Published online by Cambridge University Press: 06 August 2010
When we made the decision, we had already made the decision.
Corporate decision (?) makerOrganizational decision theory and the research that supports it depend largely on narrative: the selective, ordered representation of events as told, the telling of this representation to others, and the successive retellings of this telling. To discover how anything happens in an organization, we ask people to tell us stories. To convince others that we know something about how things happen in organizations, we construct and tell stories about those stories. As others react to our stories, they tell stories about the stories we have told – and so on.
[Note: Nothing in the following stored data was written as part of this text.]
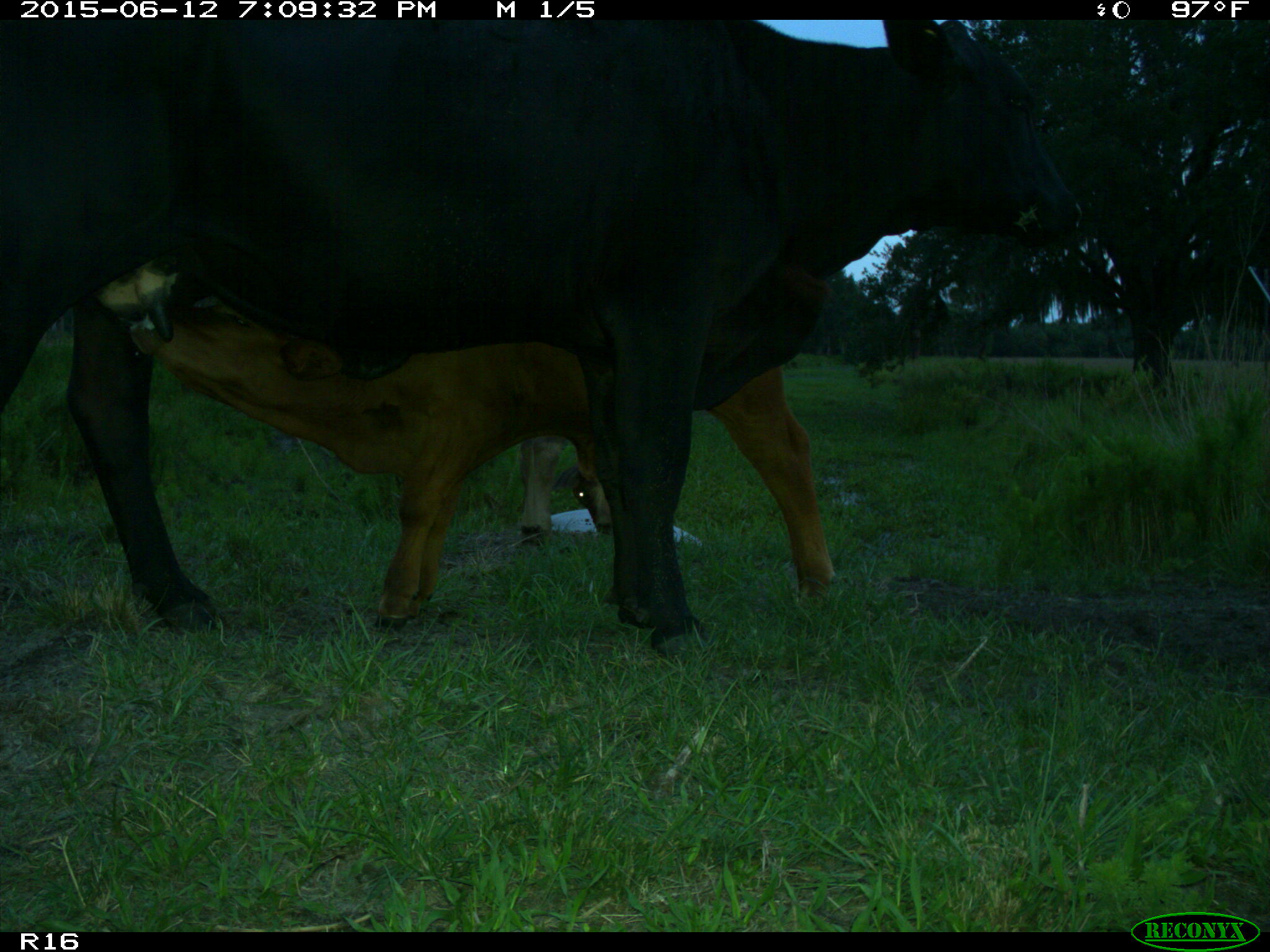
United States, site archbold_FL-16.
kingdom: Animalia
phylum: Chordata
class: Mammalia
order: Artiodactyla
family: Bovidae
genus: Bos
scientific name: Bos taurus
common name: domestic cow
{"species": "Bos taurus (domestic cow)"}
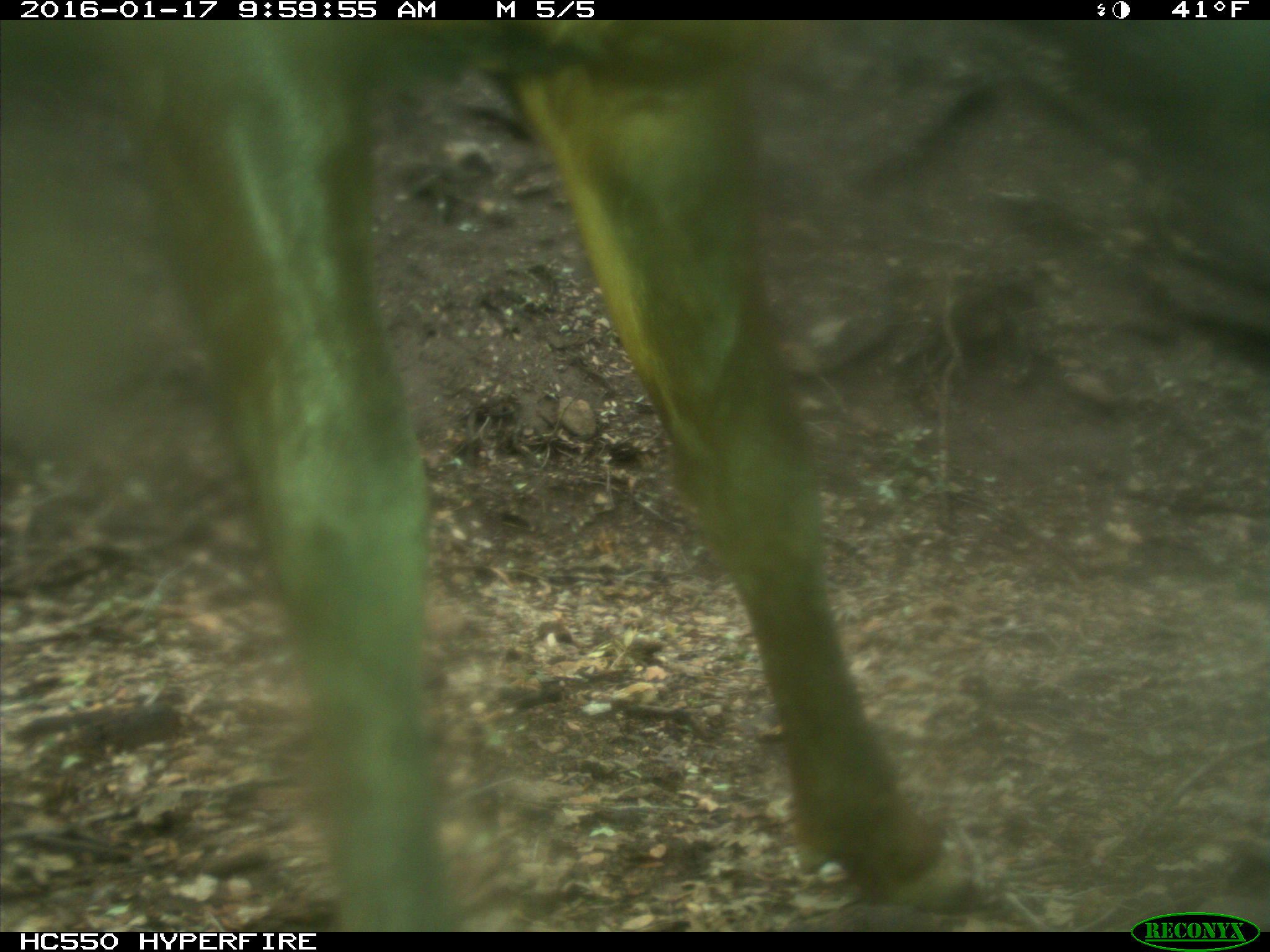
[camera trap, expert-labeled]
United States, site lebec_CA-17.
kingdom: Animalia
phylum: Chordata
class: Mammalia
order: Artiodactyla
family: Cervidae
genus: Cervus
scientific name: Cervus canadensis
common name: elk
Cervus canadensis (elk).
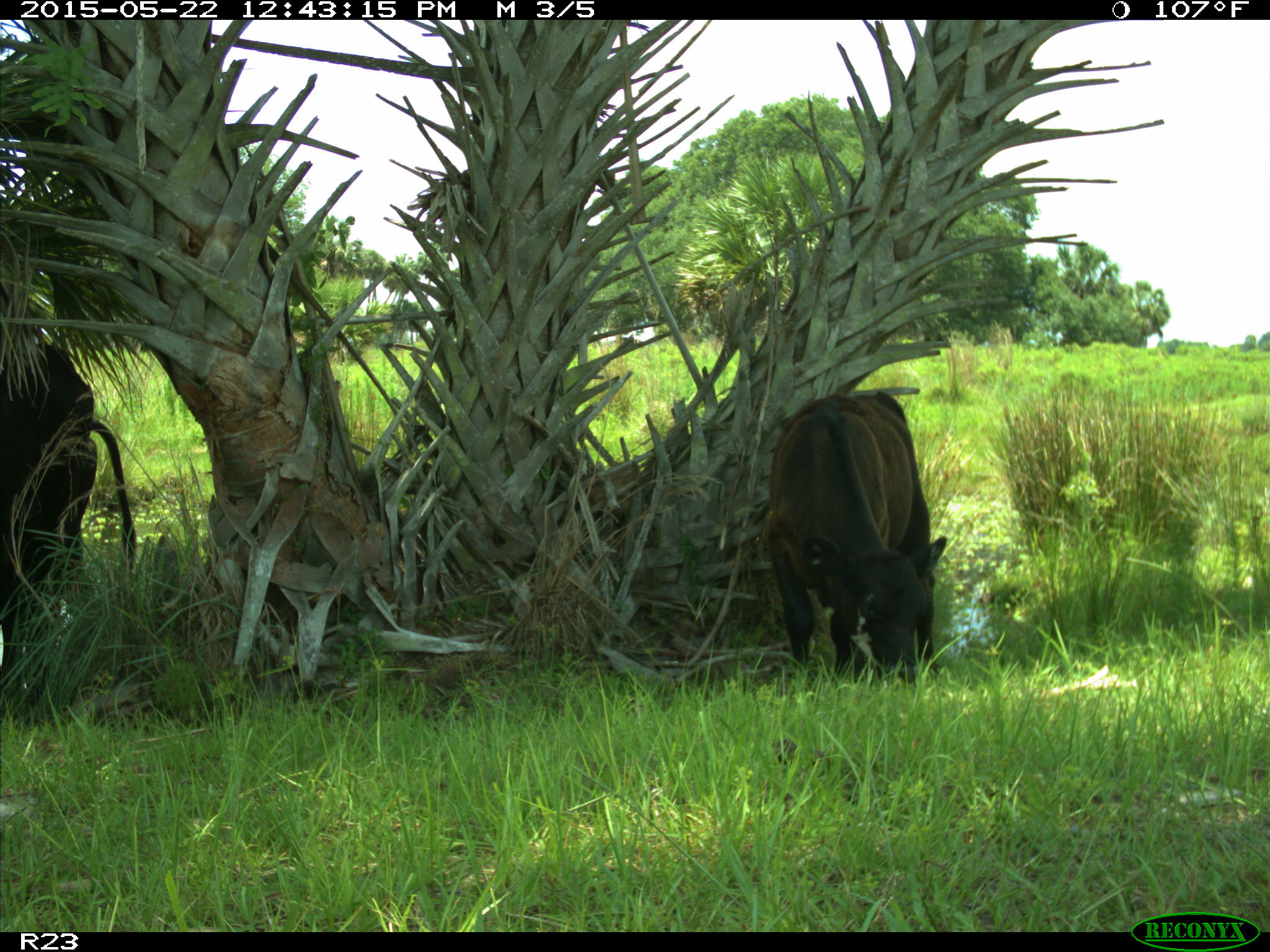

Philosophers (Johnson, 1993; MacIntyre, 1981) argue that narrative is a meaning-making form and process that is central to human experience and conduct. “I can only answer the question ‘What am I to do?’ if I can answer the prior question, ‘Of what story or stories do I find myself a part?’” (MacIntyre, 1981, p. 216). Human conduct is by nature “storied” (Sarbin, 1986): We think, imagine, and choose according to narrative structures. We connect information – random or otherwise – to form patterns and plots. These patterns and plots produce meaning, defined here, according to the literary theory of narrative, as the excess of the “straightforward copy of events recounted” (Barthes, 1982, p. 289). In this chapter, I argue that narrative is a form of human understanding comparable to heuristics in decision theory (Kahneman, Slovic, & Tversky, 1982).